Because we practically trip ourselves trying to please them and everyone else around us so they assume that we will continue that habit no matter what they ask for. Some guys are sweet and ask for small things, like notes and hand-holding. Other guys are jerks and ask for hook-ups and one-nighters.
Then, there is a middle ground, where guys are somewhere between sweet and innocent and young and horny. Those guys are typically the ones we fall for, because every girl chases the bad ones occasionally in life but no girl wants the horrible ones because she knows where that will lead.
When a guy blatantly asks if he can kiss you, it leaves you wondering which type of guy he is and exactly what his intentions are, which can leave you tail spinning while trying to make an audible response. In order to help you along, I have asked a few guys to clarify what they mean when they ask a girl if they can kiss her. Here were their responses:
1. They find you attractive and want to share a kiss with you. This is typically rooted a little more deeply than just a first look. The guy normally has known you for a while and finds more about you attractive than just your looks. It means he would like to have a relationship with you and you probably already know that.

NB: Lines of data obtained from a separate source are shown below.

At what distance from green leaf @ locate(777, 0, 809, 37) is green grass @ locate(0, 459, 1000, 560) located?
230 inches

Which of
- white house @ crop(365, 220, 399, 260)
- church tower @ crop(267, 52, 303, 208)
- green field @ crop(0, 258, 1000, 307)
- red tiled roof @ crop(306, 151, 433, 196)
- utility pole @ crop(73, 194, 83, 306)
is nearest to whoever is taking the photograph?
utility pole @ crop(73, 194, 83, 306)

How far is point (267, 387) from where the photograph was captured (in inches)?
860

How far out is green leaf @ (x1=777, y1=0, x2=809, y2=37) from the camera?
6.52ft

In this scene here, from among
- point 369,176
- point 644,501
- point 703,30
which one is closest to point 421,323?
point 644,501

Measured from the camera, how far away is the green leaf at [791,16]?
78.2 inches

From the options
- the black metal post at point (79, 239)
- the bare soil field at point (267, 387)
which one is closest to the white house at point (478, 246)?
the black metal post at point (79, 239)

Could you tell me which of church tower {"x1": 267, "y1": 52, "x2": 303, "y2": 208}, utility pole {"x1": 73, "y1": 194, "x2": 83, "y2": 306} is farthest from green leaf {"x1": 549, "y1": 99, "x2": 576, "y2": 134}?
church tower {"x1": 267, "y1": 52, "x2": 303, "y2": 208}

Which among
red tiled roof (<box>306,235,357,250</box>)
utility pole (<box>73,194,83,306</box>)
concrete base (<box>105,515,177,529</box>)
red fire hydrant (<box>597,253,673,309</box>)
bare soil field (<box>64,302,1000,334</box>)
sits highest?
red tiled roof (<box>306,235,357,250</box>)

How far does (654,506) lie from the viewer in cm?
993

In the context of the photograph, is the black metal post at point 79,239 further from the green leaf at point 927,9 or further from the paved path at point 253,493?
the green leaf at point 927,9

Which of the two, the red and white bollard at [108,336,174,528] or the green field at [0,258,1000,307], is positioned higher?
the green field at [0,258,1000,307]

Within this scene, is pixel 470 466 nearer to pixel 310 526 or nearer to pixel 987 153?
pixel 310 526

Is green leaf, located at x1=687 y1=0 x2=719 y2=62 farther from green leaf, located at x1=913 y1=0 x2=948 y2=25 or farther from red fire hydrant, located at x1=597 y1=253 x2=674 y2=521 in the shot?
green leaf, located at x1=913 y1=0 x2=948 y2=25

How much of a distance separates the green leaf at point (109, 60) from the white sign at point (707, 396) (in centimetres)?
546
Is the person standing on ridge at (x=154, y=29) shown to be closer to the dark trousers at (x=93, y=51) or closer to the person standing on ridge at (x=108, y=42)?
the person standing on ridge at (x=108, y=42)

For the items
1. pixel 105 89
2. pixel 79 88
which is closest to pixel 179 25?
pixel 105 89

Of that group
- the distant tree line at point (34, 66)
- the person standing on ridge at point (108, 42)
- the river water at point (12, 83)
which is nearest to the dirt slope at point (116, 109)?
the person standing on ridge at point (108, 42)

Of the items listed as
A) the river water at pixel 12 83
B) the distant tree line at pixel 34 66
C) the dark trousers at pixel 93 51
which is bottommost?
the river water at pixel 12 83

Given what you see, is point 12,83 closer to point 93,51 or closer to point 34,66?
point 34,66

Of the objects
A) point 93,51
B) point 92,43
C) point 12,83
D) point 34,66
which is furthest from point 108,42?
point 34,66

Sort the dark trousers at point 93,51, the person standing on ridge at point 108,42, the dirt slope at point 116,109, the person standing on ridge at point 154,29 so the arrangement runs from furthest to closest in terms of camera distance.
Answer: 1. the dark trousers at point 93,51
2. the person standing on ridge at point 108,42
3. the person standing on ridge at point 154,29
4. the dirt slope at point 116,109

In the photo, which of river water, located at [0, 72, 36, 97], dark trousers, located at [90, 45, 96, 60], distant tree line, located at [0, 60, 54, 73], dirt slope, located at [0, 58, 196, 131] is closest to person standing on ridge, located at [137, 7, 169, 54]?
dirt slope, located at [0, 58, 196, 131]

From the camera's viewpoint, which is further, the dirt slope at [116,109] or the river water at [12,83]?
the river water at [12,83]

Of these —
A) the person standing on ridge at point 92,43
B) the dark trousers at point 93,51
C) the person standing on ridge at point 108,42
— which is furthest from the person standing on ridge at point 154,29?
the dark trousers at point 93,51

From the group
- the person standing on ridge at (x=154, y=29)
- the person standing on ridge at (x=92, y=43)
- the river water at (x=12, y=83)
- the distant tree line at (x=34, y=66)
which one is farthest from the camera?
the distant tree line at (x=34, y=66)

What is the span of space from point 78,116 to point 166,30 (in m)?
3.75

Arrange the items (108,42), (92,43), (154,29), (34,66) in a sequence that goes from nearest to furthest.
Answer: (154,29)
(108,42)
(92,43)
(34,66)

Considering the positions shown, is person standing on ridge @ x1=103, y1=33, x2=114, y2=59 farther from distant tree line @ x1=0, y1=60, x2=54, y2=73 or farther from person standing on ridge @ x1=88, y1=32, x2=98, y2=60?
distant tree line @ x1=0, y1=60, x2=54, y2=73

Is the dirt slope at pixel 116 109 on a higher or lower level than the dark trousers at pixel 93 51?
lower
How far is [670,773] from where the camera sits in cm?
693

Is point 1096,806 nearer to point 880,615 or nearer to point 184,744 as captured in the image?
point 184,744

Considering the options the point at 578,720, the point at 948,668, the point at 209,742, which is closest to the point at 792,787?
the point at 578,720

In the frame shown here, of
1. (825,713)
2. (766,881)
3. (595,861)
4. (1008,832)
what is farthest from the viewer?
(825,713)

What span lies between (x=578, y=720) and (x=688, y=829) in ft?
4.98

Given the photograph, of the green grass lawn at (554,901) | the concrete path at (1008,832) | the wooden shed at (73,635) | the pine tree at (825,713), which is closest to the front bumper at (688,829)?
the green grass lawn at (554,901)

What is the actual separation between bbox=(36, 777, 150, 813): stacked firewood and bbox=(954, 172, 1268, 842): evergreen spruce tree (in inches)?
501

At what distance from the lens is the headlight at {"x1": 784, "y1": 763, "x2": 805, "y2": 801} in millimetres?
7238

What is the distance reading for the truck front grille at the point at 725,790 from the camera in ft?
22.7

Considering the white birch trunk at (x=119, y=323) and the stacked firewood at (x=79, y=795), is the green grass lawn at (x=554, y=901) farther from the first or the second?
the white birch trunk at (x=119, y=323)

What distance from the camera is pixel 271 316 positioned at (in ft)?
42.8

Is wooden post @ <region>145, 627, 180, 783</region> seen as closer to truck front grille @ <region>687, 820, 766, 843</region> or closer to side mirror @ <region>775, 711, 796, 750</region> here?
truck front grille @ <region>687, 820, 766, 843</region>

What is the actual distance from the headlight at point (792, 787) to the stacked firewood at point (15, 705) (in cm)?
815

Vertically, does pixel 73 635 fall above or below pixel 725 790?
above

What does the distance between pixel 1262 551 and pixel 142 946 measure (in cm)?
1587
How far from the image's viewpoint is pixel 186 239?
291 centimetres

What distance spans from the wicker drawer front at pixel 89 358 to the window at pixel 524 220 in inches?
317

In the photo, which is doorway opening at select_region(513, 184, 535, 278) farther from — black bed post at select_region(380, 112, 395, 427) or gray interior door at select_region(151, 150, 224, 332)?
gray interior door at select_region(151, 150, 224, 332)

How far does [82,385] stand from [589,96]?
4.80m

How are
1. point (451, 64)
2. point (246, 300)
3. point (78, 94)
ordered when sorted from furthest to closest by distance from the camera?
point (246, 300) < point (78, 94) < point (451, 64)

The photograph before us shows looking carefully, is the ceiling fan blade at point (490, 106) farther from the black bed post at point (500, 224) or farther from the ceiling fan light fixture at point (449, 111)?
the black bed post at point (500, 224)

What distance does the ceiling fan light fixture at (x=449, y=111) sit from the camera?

2. He thinks you are beautiful and that your lips look very kissable. He is wondering what it would be like to kiss them. This is more of a physical attraction that can stem from a very short time of knowing you. If you got stuck together at a friend’s party, this would apply by the end of the night.
3. He is wanting any kind of female contact at the moment because he feels horny. This has nothing to do with you and would be a kiss that he would try to escalate quickly regardless of who he was kissing. To him, you are not special. Remember that if you can. After your first time being used and thrown away, this is a lesson you will not forget.
4. He could be very inexperienced and wanting to make sure that he is reading the signs right. This guy is being very polite and sweet which means that he actually cares for you. He may not know exactly how to go about getting you to be his girlfriend but that is what he is looking for.
5. He is asking because he does not know what you want. This could be because you are sending him mixed signals. If you like him, then say yes and clear it up for him. Lean in a little and let him come towards you to seal the deal. Your signals will be loud and clear then and there is no way he could misinterpret them.
6. He has seen one too many movie and is expecting you to swoon at his feet. This is typically the ladies’ man type who is clearly just trying to get another notch in his belt. Be leery of this guy unless you are looking for the same thing. Then, by all means, go for it. Just remember that this guy is normally a sexist jerk that considers himself a modern James Dean in the long run, so be prepared and don’t get caught falling for him.
The next time you find yourself scrambling for explanations, you should be a little more prepared. Remember that timing is everything. If the guy has not known you long and is asking for a kiss, then he is likely only after one thing. If you have known him for a while and he has been flirting with you pretty steadily, then he is likely into you for a relationship and is trying to get one started.
The important thing to consider is how you feel about it. When he asks you for that kiss, think about whether you want to kiss him or not. If you do, then go for it regardless of what you think his motives are. Remember that you only live once, so do not make regrets for yourself to stew on later. If you do not want to kiss him, tell him so. Do not leave any gray areas left open for interpretation or you may find yourself in the same situation a little further down the road.